By John Greco
When my wife, Laurin, was just ten years old, she was part of a local summer swim league. The league had more of a summer-camp vibe than a competitive atmosphere, but Laurin is, and always has been, competitive (read: Don’t ever play Monopoly with her). She swam her heart out that summer and won races—lots of them. She was so good in the pool that her strokes caught the attention of the team’s coach. He asked Laurin if she’d like to be a part of a different kind of swim team, one that was year-round and much more competitive.
The only thing was, that team didn’t exist yet. This coach wanted to start a new team, with Laurin as his first athlete in training. That’s how the Marietta Marlins were born. Laurin became a Marlin and went on to swim competitively through high school, winning lots and lots of ribbons and trophies. She even qualified for Olympic trials one year.
That little swim team has grown over the years to become one of the premier leagues in the state. Lots of great swimmers have followed in Laurin’s wake, reaching new milestones every year. In fact, one of the Marlins’ current members is poised to make his Olympic debut in the 2020 Tokyo games.

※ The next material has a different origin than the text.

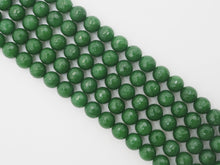 Load image into Gallery viewer, Natural Faceted Emerald Jade beads, 15.5"full strand, sku# U257c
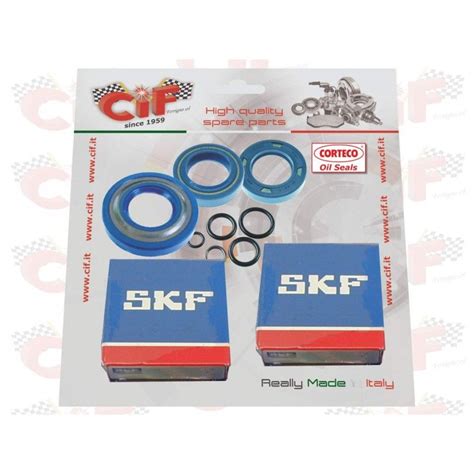 Kit Revisione Albero Motore Con Paraoli Corteco Vespa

We have no record of Abraham ever swimming a single stroke, but he was called to be the first member of something new God was doing. After the events surrounding the Tower of Babel in Genesis 11, when God scattered the nations across the known world, the Lord turned his attention to a nobody living in the backwater of Mesopotamia. God called Abraham to follow Him to a land He had never seen before. He promised to make Him into a great nation, to bless Him with descendants, land, and prosperity.
Abraham isn’t remembered today for what he brought to the table. There was no special charisma or talent that caught God’s eye. He wasn’t winning the Bronze-Age equivalent of summer swim meets. Reading through Genesis with a careful eye reveals Abraham’s many mistakes (like the two—yes, two—times he nearly traded his wife, Sarah, to a foreign king in exchange for political favor [12:10–20; 20:1–18]). What makes Abraham worth remembering is his trust in God.
“Abram believed the LORD, and he credited it to him as righteousness.” (Genesis 15:6). But the facts on the ground didn’t line up with God’s promises: Sarah was barren and beyond childbearing age, and the land of Canaan was in the possession of other nations, none of which appeared to be packing up and moving out anytime soon. But that’s what faith is all about—taking God at His word.
When Abraham died, the only land in Canaan he owned was the small cave where he had buried Sarah (Genesis 23:20). And the only members of the “great nation” he had been promised were his son Isaac, Isaac’s wife, Rebekah, and his grandson Jacob. Abraham died in faith, still trusting that God would deliver on His promises. The author of Hebrews tells us that “although [he] had not received the things that were promised… [he] saw them from a distance” (Hebrews 11:13). What Abraham found as he waited in faith, though, was something far superior to land or descendants—he found a relationship with the living God. That’s the real blessing of faith.
As He did with Abraham, God has given us promises that must be taken on faith. Our new home is yet unseen, and our inheritance awaits us in heaven (1 Peter 1:4). But like Abraham, we have the privilege of walking with God right here and right now. And because of Jesus, Abraham is our father. We have been grafted into his family tree and are numbered among the many descendants he was promised.